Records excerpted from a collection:
********************

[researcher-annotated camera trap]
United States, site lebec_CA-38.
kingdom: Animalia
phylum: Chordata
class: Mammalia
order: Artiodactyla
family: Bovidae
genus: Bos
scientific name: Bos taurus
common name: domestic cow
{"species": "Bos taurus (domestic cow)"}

********************

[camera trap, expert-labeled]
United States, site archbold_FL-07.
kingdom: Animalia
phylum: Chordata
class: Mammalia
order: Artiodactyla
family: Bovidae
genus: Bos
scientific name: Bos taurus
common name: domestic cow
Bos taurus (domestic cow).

********************

**EXERCISE DESCRIPTION:** Check each line above for the string "site" and copy those that have it.

**RESPONSE TO THIS TASK:**
United States, site lebec_CA-38.
United States, site archbold_FL-07.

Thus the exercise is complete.